辺りの景色を見る限り、ノール港は近い。ノールは丘を越えて街道沿いを西に進めばすぐだ。これなら今日中にノール港に着くだろう。そう思って声をかけたのに、ユーリは鼻で笑った。

「そういう意味じゃねえよ」

「え?どういうこと?」

フレンが目指しているのはノール港、カロル達も今、ノール港を目指している。このまま何も問題がなければすぐに追いつけるのに、どういう意味だろう。首を傾げていると、ユーリが海に背を向けた。

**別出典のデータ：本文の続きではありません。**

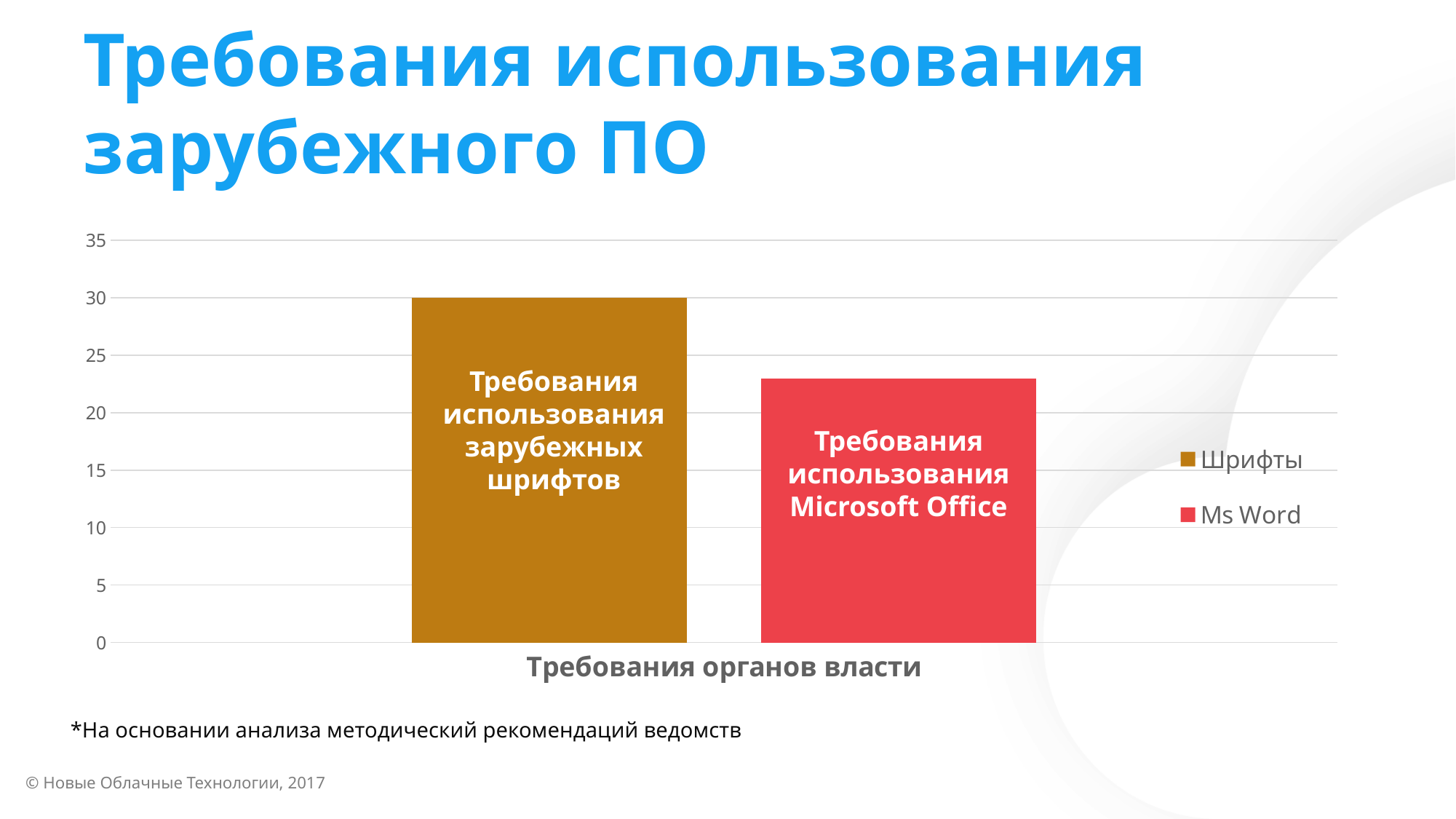
Is the value for Ms Word greater or less than 25? less What is the category label shown on the x axis? Требования органов власти Is the value for Ms Word greater or less than 20? greater Which series has the highest bar? Шрифты How many bars are plotted in the chart? 2 Is the value for Шрифты greater or less than 25? greater Which series has the higher value, Шрифты or Ms Word? Шрифты What kind of chart is shown on the slide? bar chart Which series has the lowest bar? Ms Word What are the two series listed in the legend? Шрифты and Ms Word How many series does the legend list? 2 What is the value of the Шрифты bar? 30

「さあて、ルブランが出てこないうちに行くぞ。海はまたいくらでも見られる。旅なんていくらでもできるさ」

だがエステルは動かない。名残惜しそうにゆっくりと動くエステルにユーリは笑った。

「その気になりゃな。今だってその結果だろ?」

「……そうですね」

「ほら、先に行っちゃうよ」

カロルもエステルに手を振りながら歩き始めた。ノール港を目指せば、カロルもみんなに追いつける。そう思うと自然と足も速く前へ前へと進む。

「慌ててると、崖から落ちるぞ」

いくらなんでもそんなドジなことはしない。そう返そうと思ったのに、前を向けばすぐそこに崖が迫っていて、

「うわあああっ!」

「バカっぽい……」

思わず悲鳴を上げて尻もちをつけば、リタの溜息とライの笑い声が聞こえた。